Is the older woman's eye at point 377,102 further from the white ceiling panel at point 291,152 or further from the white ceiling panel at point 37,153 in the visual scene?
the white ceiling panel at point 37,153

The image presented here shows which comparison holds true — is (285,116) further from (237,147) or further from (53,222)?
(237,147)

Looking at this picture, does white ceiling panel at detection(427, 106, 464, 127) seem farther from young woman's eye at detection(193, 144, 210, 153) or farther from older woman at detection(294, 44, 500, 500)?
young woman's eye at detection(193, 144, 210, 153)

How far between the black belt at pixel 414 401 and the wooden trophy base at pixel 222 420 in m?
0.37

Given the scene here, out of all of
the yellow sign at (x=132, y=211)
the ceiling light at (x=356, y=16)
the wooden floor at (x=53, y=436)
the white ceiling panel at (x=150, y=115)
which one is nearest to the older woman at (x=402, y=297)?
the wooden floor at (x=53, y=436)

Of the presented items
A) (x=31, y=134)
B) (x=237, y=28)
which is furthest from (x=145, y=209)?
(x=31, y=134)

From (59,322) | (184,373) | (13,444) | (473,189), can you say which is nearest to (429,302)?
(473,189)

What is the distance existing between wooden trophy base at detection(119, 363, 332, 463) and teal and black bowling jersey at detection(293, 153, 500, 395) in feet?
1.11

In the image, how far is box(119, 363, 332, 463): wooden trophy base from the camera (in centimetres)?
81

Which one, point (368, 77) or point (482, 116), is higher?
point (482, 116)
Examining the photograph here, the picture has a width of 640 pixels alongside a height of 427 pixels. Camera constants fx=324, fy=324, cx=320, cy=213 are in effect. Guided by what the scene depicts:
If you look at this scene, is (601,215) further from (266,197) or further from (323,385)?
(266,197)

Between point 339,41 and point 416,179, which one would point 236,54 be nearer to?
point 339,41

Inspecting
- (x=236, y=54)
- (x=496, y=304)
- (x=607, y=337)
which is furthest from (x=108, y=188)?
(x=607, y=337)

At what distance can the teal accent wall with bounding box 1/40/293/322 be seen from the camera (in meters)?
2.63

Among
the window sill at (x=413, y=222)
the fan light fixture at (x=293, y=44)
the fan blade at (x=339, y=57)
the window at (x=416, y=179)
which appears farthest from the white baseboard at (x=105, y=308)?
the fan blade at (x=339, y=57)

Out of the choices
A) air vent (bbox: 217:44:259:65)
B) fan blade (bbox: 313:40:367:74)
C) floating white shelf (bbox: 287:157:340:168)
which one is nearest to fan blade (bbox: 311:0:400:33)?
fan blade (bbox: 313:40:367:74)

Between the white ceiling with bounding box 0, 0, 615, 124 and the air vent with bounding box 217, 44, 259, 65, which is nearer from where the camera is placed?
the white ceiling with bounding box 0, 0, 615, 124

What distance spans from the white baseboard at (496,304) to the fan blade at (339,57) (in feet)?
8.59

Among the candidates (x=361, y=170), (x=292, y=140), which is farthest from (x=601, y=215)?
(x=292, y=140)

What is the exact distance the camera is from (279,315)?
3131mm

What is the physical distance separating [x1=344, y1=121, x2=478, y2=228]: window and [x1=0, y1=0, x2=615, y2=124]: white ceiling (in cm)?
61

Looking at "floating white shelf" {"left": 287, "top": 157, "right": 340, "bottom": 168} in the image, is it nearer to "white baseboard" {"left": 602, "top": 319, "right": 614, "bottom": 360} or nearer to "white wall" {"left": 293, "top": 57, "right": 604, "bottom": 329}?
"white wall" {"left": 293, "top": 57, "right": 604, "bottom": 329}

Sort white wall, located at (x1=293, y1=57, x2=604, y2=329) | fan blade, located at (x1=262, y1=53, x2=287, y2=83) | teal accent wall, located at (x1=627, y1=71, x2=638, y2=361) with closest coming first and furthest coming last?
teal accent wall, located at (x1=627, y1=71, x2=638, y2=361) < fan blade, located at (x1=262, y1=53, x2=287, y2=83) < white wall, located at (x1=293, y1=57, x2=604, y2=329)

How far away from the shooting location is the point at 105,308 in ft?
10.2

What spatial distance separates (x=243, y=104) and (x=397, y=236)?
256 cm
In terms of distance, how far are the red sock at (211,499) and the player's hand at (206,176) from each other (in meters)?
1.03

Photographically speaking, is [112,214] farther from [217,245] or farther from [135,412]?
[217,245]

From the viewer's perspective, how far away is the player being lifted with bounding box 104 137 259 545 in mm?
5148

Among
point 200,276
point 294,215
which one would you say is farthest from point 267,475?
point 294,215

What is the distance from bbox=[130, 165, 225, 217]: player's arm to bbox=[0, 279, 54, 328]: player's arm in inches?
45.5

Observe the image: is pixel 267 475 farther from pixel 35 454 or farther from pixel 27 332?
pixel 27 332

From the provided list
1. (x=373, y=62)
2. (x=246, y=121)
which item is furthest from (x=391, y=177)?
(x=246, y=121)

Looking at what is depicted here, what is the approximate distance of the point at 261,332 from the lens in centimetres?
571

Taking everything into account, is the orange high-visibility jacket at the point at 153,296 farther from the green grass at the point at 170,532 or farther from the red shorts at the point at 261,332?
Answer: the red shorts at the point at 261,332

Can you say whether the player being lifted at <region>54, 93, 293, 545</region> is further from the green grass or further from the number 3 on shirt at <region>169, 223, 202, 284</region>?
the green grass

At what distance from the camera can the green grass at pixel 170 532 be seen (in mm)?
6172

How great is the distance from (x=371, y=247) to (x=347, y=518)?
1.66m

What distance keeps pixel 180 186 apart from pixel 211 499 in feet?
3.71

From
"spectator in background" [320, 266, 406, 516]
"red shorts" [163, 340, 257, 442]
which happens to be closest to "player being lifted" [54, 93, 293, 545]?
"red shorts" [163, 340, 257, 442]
----
### BRIEF
Pick out each line of the listing above that contains the word "feet". Case counts.

### EXPECTED ANSWER
What is the distance existing between wooden trophy base at detection(119, 363, 332, 463) and teal and black bowling jersey at detection(293, 153, 500, 395) in feet?
What distance spans from the white baseboard at (496,304) to the fan blade at (339,57) (in feet)?
What distance keeps pixel 180 186 apart from pixel 211 499 in feet?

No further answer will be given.